▶ _TAREFA SOLICITADA_: Retome, por favor, o artigo abaixo sobre o discurso de Bezalel Smotrich e o controle israelense da Cisjordânia, continuando logo após a última frase apresentada.

Ministro israelense descreve manipulação secreta do governo para cimentar o controle sobre a Cisjordânia


Os juízes israelenses há muito determinam que o controle por Israel do território é uma ocupação militar temporária e está em conformidade com o direito internacional. O recente discurso de um ministro poderoso, gravado em fita, sugeriu que o governo está tentando mudar isso.

[ por Natan Odenheimer, Ronen Bergman e Patrick Kingsley | 21/06/24 | The New York Times ! tradução Amigos Brasileiros do PAZ AGORA | www.pazagora.org ]

Os repórteres revisaram uma gravação de um discurso recente proferido por Bezalel Smotrich, ministro do gabinete israelense de extrema direita que lidera esforços para consolidar o controle israelense sobre a Cisjordânia ocupada.

▶ _DADOS FORNECIDOS_:
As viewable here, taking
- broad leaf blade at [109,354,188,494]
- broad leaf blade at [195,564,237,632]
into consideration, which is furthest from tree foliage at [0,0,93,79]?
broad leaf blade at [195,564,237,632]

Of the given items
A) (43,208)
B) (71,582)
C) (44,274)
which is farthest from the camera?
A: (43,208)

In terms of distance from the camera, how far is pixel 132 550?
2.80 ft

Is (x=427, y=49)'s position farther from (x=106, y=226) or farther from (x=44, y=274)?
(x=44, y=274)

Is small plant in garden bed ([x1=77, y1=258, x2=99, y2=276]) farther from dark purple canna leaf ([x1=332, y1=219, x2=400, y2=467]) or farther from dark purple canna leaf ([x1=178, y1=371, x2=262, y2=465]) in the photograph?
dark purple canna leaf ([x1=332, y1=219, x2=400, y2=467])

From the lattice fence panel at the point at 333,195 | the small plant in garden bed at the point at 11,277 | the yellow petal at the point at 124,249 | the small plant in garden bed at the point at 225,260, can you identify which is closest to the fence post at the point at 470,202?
* * *
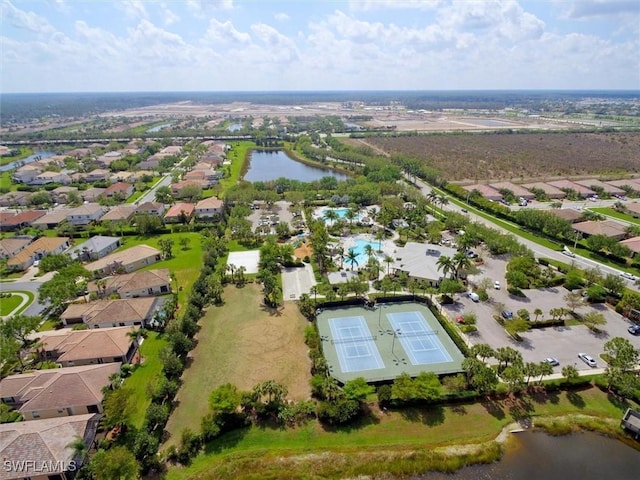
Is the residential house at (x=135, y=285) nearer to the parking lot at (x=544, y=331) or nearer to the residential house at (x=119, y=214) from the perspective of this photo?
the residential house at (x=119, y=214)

▶ _RESULTADO_:
Membro influente da coalizão do primeiro-ministro Benjamin Netanyahu, disse aos colonos da Cisjordânia ocupada por Israel que o governo está envolvido em um esforço furtivo para mudar irreversivelmente a maneira como o território é governado, cimentar o controle de Israel sobre ele, sem ser acusado de anexá-lo formalmente.

Em uma gravação do discurso do ministro Bezalel Smotrich, pode-se ouvi-lo sugerindo, em um evento privado no início deste mês, que o objetivo era impedir que a Cisjordânia se tornasse parte de um Estado palestino.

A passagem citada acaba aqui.